Stored data entries:
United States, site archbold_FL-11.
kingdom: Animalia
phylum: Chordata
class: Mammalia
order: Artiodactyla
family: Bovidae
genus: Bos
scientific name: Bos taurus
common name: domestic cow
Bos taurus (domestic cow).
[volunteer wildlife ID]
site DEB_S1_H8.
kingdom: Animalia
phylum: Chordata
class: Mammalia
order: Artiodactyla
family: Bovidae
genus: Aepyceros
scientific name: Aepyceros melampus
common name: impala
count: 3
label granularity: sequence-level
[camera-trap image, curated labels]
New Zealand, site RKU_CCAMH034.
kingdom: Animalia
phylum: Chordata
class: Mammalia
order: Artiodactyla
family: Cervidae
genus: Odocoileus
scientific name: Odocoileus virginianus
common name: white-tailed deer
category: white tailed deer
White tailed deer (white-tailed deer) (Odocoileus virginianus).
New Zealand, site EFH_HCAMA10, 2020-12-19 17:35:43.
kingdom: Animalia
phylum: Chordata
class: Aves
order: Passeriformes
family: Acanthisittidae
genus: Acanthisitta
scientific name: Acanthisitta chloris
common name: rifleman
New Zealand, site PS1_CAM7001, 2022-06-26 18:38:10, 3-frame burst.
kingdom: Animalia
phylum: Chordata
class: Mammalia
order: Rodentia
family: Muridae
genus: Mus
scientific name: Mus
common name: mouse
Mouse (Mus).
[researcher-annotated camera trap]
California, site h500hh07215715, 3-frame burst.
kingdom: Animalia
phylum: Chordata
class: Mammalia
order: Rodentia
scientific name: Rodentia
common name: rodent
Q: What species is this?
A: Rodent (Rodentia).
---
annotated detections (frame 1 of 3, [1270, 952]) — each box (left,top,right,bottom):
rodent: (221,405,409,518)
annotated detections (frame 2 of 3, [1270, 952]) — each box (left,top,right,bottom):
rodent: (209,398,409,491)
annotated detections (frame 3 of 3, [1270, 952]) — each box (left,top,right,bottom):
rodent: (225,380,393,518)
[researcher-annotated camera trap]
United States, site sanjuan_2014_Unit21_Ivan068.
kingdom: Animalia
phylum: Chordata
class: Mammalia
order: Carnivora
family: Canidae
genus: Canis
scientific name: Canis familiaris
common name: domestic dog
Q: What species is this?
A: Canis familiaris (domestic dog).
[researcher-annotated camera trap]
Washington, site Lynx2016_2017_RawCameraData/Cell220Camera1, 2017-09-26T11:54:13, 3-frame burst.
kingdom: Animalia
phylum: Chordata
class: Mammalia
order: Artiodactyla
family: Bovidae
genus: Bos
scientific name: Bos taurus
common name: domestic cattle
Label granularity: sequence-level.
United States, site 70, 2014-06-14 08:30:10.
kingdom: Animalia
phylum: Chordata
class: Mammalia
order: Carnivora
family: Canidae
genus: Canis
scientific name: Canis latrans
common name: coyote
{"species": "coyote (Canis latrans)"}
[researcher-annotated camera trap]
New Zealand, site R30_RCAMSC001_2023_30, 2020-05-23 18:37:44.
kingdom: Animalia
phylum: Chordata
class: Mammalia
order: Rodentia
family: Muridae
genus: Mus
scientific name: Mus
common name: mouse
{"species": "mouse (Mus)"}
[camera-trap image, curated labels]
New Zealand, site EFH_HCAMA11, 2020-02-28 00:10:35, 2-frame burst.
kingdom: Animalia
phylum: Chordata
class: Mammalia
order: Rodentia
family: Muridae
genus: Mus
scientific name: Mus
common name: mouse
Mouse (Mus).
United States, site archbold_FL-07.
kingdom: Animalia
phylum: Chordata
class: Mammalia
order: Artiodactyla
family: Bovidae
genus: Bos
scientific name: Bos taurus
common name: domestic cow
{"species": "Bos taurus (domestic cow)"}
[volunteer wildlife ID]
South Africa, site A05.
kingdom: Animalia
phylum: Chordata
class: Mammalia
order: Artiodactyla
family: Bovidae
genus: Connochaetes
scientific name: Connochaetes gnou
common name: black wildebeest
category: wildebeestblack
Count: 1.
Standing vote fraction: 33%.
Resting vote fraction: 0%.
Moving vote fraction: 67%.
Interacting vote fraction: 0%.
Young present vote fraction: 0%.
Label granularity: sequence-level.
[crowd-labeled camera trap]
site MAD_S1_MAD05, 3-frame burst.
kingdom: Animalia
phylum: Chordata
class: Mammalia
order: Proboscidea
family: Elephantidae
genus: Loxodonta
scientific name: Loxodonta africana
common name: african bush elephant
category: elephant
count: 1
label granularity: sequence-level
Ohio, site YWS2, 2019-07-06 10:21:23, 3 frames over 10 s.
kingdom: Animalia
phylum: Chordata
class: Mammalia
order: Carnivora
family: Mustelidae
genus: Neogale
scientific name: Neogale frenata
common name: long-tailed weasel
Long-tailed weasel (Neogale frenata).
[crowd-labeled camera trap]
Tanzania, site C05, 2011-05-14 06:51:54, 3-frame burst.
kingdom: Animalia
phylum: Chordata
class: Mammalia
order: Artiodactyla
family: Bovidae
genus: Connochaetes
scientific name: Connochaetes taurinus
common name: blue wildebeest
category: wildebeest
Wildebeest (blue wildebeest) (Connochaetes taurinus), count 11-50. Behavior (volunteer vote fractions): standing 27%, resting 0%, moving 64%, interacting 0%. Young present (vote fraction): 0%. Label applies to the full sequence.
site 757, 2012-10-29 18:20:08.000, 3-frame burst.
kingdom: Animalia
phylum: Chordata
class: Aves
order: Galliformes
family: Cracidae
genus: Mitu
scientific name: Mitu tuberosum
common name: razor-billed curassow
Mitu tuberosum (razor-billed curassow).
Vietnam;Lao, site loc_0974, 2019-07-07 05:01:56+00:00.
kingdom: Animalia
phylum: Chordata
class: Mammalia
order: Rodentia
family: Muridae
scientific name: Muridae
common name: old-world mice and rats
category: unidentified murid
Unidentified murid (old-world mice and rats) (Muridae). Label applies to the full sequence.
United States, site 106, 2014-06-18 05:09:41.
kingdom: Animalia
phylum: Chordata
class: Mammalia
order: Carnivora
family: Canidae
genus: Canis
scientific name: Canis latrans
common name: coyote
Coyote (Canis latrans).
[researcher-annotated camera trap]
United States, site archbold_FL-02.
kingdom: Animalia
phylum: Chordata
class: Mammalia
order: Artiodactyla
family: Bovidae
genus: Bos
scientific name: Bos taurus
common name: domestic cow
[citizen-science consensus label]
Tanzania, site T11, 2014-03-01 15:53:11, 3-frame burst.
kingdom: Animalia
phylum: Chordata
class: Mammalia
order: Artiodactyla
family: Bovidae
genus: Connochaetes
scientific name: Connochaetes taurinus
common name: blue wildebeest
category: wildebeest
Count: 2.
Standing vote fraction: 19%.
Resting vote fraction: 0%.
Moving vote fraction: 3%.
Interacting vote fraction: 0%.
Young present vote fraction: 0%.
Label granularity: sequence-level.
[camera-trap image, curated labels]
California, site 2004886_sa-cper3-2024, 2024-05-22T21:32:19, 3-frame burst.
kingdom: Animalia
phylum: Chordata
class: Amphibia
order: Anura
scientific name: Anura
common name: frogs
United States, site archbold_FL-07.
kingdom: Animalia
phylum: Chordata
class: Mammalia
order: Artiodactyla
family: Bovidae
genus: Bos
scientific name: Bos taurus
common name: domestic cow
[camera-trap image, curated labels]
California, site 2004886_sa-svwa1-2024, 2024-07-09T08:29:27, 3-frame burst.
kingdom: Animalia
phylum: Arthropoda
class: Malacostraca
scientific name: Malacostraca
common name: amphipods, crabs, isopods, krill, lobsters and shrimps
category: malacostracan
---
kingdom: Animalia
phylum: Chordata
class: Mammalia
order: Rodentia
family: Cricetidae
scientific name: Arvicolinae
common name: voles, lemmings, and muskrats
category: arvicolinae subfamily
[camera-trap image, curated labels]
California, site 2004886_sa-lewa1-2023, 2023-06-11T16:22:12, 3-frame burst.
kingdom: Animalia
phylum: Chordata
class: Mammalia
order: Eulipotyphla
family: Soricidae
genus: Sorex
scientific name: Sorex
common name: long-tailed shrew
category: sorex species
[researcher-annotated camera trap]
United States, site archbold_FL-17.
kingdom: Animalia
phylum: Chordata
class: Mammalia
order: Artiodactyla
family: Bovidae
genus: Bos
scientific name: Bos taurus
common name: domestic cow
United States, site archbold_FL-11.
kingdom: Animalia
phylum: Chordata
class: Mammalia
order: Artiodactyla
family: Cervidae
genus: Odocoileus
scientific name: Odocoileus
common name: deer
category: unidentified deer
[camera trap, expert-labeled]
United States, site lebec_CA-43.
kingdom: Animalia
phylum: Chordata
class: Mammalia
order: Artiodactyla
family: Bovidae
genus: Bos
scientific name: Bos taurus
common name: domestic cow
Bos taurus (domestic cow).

* **REQUIREMENT**: All that belongs in your answer is the stretch of entries above from the line with "United States, site 106, 2014-06-18 05:09:41." through the line with "Moving vote fraction: 3%.", printed exactly.

* **SOLUTION TO THE EXERCISE**:
United States, site 106, 2014-06-18 05:09:41.
kingdom: Animalia
phylum: Chordata
class: Mammalia
order: Carnivora
family: Canidae
genus: Canis
scientific name: Canis latrans
common name: coyote
Coyote (Canis latrans).
[researcher-annotated camera trap]
United States, site archbold_FL-02.
kingdom: Animalia
phylum: Chordata
class: Mammalia
order: Artiodactyla
family: Bovidae
genus: Bos
scientific name: Bos taurus
common name: domestic cow
[citizen-science consensus label]
Tanzania, site T11, 2014-03-01 15:53:11, 3-frame burst.
kingdom: Animalia
phylum: Chordata
class: Mammalia
order: Artiodactyla
family: Bovidae
genus: Connochaetes
scientific name: Connochaetes taurinus
common name: blue wildebeest
category: wildebeest
Count: 2.
Standing vote fraction: 19%.
Resting vote fraction: 0%.
Moving vote fraction: 3%.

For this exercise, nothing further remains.